= Показанный отрывок =

┌──

Любопытно, что в близком направлении шла мысль другого французского писателя, Веркора, который в послевоенные годы пытался найти исчерпывающее определение человека — в романе «Люди или животные?», в книге философских эссе «Более или менее человек». Для Веркора человеческое тоже начинается с противоположения природе, с вопросов, которые человек «задает природе», отделяя себя от нее.
История романа знает периоды подъема и периоды упадка. Под сомнение периодически ставились его эстетические методы и познавательные по отношению к действительности возможности, само право на существование в ряду других жанров и видов литературы. С точки зрения Сименона, роман не умирает, как утверждают и сейчас наиболее пессимистически настроенные теоретики этого жанра. Роман ищет новые формы, он все еще находится в процессе становления. Вместе со всей литературой он проделал за истекшие века путь своеобразной демократизации; его герои, говорил Сименон в прочитанной им в 1958 году в Брюсселе лекции, движутся по некой «нисходящей» линии — от богов, полководцев, королей и императоров — к человеку как он есть в его «биологической обнаженности». В этом смысл и упоминавшегося выше обращения самого Сименона к человеку «вообще». На своем пути роман должен был освоить целый ряд новых для него областей жизни и новых героев. Подтверждение этой мысли Сименон находит в произведениях русских писателей XIX века и французских реалистов. Размышляя, в частности, о Бальзаке, он говорит о том, как постепенно роман сумел заинтересовать читателя историей «провинциального честолюбца, хитростями банкира или драмой скупца», героем романа мог стать беглый каторжник, а названием послужить имя проститутки.
Продолжая свои размышления, Сименон приходит к выводу о том, что одним из направлений в развитии современного романа становится его «очищение» от многих присущих ему ранее «излишеств» — пространных авторских отступлений, обращений к читателю, подробных описаний. Это отчасти и было движением к тому, что Сименону хотелось бы назвать «чистым» романом. «Красочными описаниями, философией, популяризацией знаний с большим успехом занимаются другие жанры», — отмечает он.
Если мы знаем и иные тенденции в развитии романа, нельзя не согласиться с тем, что, действительно, подобное «очищение» происходит. Сегодня нам трудно представить себе роман вроде «Отверженных» Виктора Гюго, перегруженный обширными философскими, историческими и иными отступлениями от основного действия. К сжатости, по-видимому, тяготеет и научно-фантастический, и «географический» роман, ибо в отличие от того времени, когда писал свои произведения Жюль Верн, мы черпаем свои научные знания из других источников.

└──

= Цель задания =
Укажите, пожалуйста, по отрывку о романе, в каком году и в каком городе Сименон прочитал лекцию о «нисходящей» линии героев романа.

[Данные пространственной привязки]
┌──

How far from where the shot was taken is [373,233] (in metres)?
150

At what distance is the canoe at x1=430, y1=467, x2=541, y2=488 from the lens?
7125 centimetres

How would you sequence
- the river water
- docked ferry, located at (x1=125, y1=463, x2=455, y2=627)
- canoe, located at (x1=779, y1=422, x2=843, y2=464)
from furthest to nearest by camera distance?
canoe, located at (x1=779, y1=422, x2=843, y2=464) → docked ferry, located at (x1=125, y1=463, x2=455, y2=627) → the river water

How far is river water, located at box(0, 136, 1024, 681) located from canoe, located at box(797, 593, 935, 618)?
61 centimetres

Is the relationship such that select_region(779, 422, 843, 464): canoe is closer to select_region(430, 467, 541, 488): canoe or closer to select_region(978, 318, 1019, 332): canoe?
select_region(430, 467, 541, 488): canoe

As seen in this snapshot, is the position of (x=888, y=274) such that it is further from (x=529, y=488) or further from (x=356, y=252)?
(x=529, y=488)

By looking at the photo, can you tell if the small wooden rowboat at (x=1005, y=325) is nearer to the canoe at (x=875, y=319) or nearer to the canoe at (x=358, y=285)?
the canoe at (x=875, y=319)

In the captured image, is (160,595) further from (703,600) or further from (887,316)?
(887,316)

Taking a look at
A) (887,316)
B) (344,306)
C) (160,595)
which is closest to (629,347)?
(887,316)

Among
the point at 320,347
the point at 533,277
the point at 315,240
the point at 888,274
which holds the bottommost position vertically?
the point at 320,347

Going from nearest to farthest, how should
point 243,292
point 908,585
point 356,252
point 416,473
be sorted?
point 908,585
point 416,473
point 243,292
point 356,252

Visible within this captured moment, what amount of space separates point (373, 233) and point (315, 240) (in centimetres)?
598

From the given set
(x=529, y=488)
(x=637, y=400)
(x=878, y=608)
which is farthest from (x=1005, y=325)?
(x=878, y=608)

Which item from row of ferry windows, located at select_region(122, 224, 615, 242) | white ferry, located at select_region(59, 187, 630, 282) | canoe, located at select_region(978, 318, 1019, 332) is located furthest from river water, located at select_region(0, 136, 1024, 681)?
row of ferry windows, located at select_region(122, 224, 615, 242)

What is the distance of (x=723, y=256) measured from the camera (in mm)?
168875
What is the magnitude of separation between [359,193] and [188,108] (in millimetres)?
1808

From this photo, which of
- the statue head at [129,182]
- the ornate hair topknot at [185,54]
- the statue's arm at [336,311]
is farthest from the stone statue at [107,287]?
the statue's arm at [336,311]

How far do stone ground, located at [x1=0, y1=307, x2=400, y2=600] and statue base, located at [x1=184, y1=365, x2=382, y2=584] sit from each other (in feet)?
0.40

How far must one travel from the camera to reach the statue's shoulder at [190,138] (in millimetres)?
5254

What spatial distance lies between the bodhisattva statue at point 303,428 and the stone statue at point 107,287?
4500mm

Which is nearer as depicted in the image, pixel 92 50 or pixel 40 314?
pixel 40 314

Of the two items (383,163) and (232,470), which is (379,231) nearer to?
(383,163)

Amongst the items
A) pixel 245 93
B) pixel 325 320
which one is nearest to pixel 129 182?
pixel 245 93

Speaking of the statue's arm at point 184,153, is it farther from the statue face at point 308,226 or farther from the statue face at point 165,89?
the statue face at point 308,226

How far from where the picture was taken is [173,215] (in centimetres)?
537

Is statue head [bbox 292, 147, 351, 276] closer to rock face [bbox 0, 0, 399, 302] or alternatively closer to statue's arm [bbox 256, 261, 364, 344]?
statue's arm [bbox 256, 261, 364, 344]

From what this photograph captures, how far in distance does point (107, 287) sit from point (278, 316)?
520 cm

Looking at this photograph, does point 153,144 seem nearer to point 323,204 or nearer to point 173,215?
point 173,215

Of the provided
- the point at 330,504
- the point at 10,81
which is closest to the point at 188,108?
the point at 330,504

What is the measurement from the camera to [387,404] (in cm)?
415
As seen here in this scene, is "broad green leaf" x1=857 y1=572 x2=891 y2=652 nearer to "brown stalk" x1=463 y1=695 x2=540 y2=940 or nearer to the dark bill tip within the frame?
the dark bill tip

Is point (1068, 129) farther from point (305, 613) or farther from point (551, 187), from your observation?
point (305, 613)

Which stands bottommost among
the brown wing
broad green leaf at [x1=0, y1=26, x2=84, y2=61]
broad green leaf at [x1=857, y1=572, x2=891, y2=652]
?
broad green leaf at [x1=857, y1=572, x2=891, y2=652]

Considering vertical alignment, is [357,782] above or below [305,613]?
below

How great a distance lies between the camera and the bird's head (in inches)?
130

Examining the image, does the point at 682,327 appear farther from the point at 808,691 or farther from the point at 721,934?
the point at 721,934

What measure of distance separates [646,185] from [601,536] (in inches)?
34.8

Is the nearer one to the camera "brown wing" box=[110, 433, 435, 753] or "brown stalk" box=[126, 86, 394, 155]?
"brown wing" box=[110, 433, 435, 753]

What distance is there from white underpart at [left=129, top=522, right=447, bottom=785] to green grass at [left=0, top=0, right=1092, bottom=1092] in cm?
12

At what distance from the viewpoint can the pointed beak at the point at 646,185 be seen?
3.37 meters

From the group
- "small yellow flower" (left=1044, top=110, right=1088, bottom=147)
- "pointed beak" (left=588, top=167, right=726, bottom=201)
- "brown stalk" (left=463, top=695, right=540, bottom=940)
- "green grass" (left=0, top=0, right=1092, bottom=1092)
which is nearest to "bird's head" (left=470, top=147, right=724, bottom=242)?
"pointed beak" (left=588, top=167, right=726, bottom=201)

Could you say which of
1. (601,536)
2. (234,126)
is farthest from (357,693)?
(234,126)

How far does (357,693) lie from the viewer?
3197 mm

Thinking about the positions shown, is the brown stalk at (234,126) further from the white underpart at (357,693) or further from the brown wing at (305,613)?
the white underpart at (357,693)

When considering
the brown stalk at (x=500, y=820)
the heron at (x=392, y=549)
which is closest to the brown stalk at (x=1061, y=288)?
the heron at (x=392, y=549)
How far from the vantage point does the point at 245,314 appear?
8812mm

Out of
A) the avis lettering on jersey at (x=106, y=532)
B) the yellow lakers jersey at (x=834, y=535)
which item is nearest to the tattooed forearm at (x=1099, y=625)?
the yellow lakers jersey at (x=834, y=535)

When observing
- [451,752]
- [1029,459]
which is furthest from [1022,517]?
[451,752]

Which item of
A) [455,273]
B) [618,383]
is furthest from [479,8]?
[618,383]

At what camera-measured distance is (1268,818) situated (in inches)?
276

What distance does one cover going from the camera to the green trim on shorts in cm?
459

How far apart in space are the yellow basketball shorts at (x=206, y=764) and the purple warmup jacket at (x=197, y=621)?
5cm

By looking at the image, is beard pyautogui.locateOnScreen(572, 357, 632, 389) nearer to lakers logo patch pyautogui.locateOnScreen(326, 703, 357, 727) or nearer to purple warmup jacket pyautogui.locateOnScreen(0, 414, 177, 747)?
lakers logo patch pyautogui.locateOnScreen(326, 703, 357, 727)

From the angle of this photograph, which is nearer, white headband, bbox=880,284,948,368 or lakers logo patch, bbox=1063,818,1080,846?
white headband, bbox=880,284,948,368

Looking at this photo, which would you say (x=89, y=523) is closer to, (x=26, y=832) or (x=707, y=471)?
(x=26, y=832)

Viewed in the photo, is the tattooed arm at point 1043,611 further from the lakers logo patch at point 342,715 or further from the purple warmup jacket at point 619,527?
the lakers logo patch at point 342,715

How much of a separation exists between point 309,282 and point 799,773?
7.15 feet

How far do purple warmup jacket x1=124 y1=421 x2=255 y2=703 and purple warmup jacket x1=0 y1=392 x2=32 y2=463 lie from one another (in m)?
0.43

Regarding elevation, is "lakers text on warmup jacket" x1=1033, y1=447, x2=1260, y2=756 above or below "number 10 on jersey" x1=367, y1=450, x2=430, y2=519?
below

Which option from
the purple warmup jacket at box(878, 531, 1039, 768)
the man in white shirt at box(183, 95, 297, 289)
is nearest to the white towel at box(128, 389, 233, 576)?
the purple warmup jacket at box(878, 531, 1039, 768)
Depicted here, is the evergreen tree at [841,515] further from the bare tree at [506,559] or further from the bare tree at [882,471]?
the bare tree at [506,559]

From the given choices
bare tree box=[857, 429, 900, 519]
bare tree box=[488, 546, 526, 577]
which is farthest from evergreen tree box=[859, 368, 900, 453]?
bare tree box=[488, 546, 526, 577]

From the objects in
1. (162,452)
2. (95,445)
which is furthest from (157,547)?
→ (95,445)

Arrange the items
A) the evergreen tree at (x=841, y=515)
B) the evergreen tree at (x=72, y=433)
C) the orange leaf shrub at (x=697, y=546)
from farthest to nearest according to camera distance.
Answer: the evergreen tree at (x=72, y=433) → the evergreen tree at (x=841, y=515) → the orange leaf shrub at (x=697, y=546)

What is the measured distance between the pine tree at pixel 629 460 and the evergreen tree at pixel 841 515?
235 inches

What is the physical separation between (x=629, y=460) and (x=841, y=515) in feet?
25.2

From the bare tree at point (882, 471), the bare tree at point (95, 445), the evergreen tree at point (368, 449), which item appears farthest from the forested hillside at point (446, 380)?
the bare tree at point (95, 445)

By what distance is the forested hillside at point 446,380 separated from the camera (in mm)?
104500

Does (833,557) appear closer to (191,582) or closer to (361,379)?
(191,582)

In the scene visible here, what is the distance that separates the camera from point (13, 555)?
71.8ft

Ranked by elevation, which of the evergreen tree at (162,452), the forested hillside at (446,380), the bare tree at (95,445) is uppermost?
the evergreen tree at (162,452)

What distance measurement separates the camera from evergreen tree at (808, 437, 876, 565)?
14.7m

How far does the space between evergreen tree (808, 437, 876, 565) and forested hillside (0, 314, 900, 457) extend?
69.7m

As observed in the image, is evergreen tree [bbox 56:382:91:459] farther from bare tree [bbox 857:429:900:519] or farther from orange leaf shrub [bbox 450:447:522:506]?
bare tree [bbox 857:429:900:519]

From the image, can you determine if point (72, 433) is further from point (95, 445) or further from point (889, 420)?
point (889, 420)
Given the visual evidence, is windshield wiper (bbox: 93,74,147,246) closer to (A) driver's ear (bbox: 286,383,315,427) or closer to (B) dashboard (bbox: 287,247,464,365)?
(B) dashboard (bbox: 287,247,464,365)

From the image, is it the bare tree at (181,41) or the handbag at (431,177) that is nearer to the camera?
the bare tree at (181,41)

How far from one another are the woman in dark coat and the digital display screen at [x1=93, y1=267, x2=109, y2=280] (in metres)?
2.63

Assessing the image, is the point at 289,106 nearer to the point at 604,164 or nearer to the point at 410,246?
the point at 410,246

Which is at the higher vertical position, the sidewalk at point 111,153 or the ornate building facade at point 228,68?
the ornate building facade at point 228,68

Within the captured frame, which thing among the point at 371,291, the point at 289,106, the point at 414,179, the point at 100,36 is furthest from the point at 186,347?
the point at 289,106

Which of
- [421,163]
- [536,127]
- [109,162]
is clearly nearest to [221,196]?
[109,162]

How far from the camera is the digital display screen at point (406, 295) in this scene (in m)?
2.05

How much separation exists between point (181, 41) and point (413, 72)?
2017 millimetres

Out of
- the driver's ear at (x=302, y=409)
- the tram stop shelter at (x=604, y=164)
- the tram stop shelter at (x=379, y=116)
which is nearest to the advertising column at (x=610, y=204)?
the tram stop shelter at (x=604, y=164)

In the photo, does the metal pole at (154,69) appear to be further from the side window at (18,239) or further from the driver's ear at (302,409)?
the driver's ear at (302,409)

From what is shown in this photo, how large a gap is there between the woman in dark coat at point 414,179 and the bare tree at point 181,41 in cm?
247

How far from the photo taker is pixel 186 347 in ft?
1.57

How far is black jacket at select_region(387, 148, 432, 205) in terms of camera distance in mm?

└──

= Ответ на задачу =
В 1958 году в Брюсселе.